Personal information
- Full name: Hugh Wilson
- Date of birth: 5 August 1859
- Place of birth: Mauchline, Scotland
- Date of death: 14 December 1946 (aged 87)
- Place of death: Dumbarton, Scotland
- Position(s): Right back; Centre half;

Senior career*
- Years: Team / Apps / (Gls)
- 1877–1884: Mauchline
- 1884–1886: Dumbarton

International career
- 1885: Scotland / 1 / (0)

= Hugh Wilson (Scottish footballer) =

Scottish footballer

Hugh Wilson (5 August 1859 – 14 December 1946) was a Scottish international footballer who played for Dumbarton in the 1880s.
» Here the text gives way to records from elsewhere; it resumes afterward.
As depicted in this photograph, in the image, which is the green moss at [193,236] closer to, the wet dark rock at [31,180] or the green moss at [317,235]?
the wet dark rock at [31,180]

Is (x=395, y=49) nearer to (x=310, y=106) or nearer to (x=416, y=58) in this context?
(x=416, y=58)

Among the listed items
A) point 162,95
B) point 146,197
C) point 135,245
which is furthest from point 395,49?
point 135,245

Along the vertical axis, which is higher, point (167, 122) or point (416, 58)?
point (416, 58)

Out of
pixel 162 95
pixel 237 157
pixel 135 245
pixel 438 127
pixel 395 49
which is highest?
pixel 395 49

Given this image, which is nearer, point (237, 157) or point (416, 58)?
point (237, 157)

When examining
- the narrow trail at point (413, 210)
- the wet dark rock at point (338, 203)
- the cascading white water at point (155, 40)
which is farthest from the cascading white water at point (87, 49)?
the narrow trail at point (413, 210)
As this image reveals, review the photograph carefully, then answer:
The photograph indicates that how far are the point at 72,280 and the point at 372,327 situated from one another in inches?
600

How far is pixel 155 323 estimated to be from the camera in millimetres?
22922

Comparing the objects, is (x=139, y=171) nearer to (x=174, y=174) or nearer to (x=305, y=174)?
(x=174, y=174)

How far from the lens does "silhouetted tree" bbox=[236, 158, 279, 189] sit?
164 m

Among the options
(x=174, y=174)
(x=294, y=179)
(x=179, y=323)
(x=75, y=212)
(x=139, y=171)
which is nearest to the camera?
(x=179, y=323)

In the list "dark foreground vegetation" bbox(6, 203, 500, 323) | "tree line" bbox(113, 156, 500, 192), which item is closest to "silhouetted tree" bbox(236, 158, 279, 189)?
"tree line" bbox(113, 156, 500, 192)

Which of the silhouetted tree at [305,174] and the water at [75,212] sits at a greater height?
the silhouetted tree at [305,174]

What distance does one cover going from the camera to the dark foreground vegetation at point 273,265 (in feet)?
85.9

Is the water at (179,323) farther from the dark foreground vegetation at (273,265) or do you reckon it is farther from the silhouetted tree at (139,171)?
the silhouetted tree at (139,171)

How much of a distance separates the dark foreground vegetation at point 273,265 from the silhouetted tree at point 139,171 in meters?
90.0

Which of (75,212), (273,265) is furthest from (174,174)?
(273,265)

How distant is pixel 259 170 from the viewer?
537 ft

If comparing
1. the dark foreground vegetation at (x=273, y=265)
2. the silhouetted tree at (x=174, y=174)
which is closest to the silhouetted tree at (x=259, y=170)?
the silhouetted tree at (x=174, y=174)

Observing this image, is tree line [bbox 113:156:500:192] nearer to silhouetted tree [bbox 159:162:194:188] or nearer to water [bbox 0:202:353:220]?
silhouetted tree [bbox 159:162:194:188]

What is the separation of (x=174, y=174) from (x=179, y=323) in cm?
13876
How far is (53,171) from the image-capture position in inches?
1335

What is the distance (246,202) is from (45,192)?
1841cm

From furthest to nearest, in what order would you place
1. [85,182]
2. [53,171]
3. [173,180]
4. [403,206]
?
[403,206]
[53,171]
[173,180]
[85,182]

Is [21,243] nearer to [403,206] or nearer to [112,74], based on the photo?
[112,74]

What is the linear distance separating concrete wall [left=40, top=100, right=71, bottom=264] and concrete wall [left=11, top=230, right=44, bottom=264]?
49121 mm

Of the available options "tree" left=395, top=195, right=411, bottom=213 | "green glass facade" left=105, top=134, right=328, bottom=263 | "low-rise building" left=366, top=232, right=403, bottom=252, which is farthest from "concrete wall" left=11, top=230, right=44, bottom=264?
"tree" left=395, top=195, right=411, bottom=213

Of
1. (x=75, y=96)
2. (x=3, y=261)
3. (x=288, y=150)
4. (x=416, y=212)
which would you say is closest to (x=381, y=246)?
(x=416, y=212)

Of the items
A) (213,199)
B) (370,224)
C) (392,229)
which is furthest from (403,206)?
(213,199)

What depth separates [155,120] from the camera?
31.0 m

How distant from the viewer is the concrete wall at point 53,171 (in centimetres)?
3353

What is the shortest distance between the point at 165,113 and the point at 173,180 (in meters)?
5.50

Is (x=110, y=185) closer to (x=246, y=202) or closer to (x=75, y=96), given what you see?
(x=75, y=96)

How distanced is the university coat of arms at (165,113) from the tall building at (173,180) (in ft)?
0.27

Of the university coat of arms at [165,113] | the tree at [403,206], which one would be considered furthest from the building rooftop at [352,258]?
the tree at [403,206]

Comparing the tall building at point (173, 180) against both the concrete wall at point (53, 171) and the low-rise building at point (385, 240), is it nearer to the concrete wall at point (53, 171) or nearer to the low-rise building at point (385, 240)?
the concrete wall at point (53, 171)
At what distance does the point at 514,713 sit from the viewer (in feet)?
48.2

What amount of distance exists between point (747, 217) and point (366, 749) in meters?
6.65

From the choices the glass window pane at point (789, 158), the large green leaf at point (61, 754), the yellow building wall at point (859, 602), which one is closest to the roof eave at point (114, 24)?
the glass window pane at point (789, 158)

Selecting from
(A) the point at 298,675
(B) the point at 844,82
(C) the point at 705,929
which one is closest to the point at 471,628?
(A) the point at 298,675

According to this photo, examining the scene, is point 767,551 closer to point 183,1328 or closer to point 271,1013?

He began his career at hometown club Mauchline and was playing for them in 1878 when they won the Ayrshire Cup, and represented the county in several of the regional challenge matches which were played in that era against the likes of Edinburgh and Birmingham. He moved to Dumbarton in 1884.

Wilson was capped once by Scotland when he played against Wales on 23 March 1885. He was included in the team as a late replacement for his Dumbarton colleague Leitch Keir, with the appearance wrongly attributed to Keir in most reference books for several decades afterwards.